Repeat the data below exactly, dropping any pictures it holds.

### Records for this task

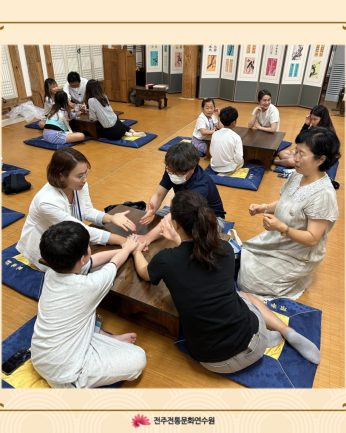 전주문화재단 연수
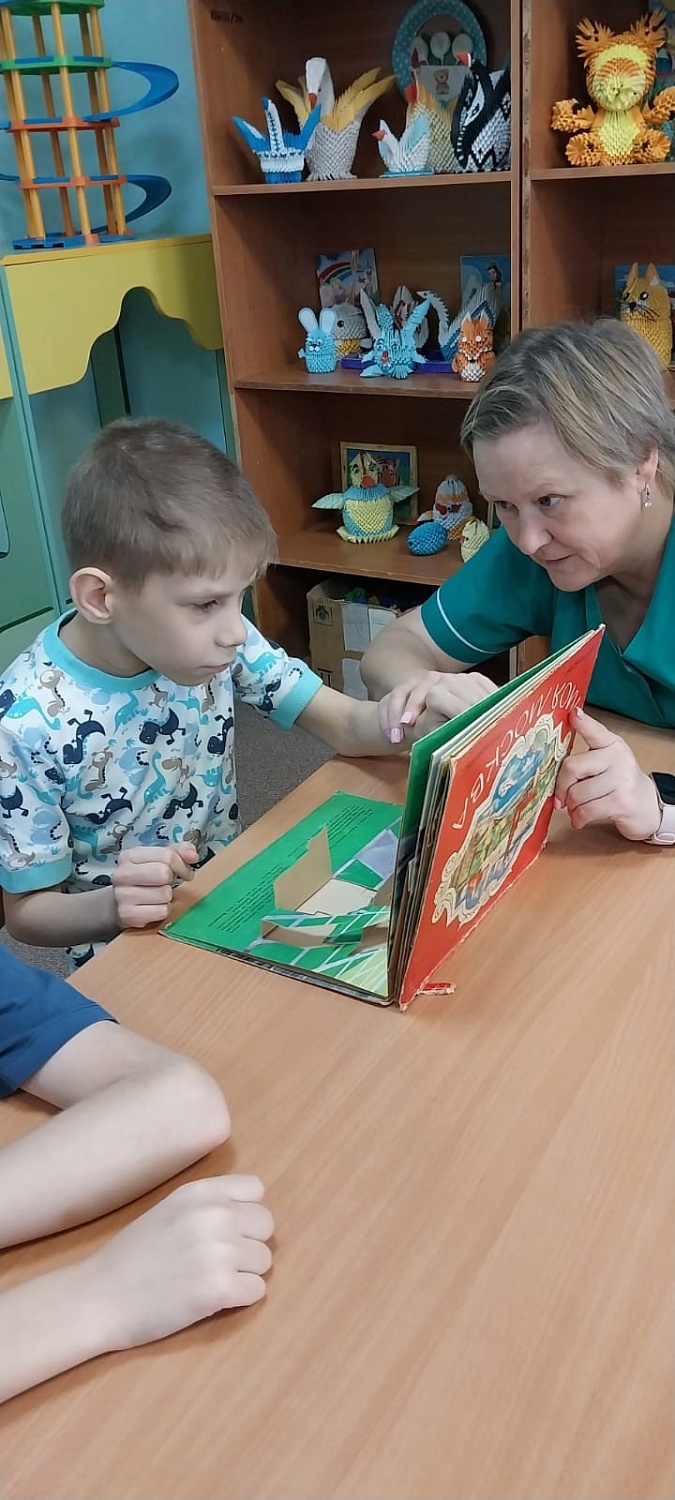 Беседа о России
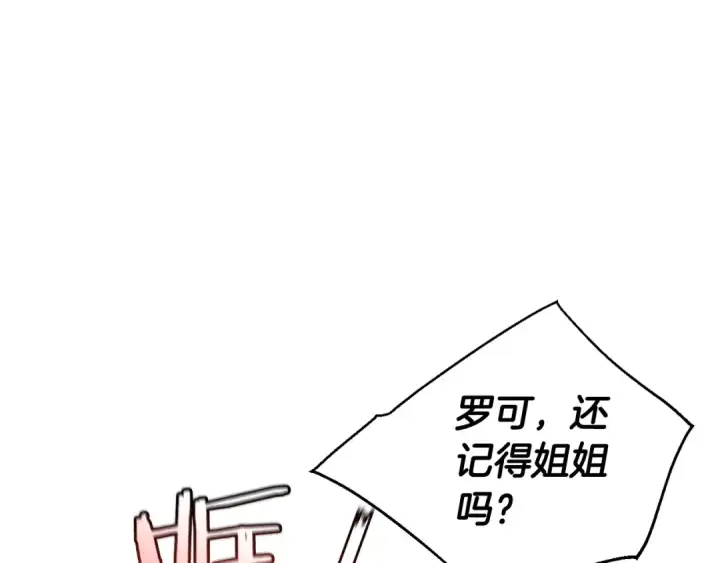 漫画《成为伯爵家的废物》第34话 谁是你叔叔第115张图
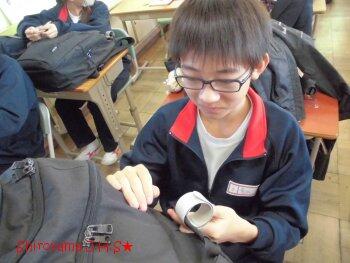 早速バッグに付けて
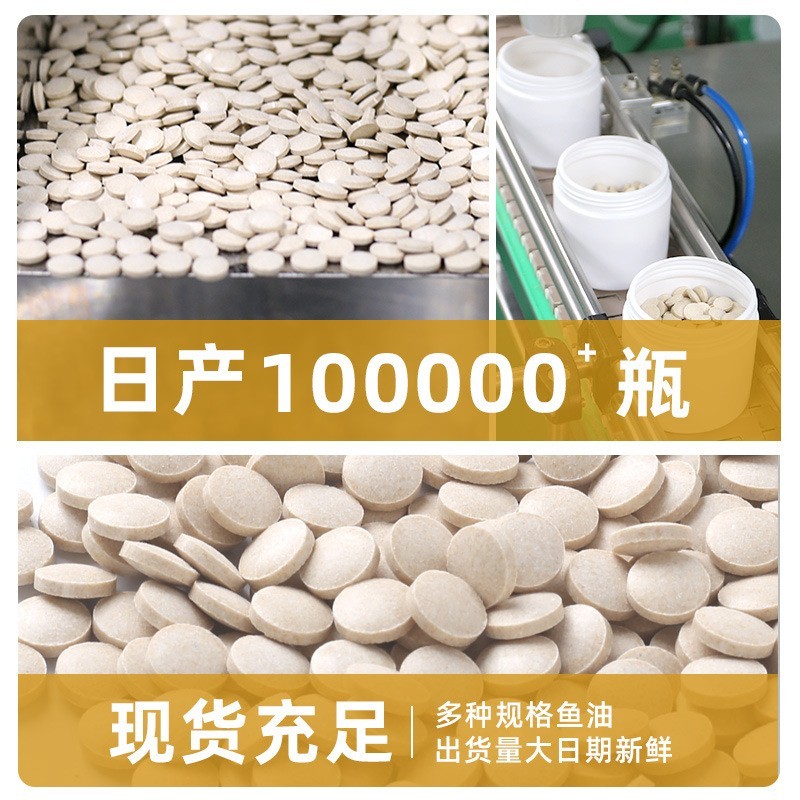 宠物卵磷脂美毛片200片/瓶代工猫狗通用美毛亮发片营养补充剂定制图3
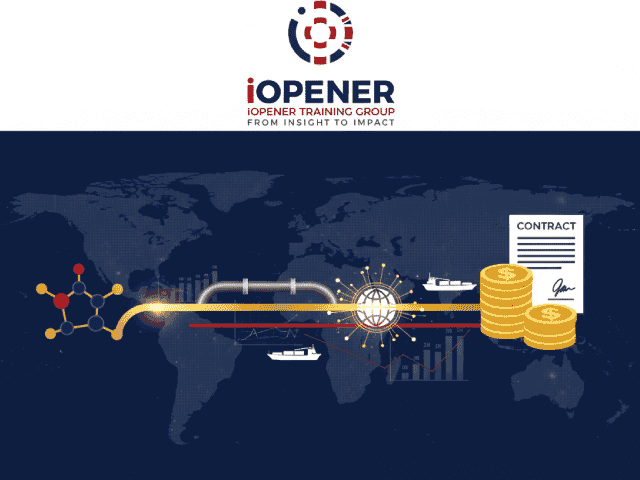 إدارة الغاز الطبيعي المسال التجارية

######

> Task response
 전주문화재단 연수
 Беседа о России
 漫画《成为伯爵家的废物》第34话 谁是你叔叔第115张图
 早速バッグに付けて
 宠物卵磷脂美毛片200片/瓶代工猫狗通用美毛亮发片营养补充剂定制图3
 إدارة الغاز الطبيعي المسال التجارية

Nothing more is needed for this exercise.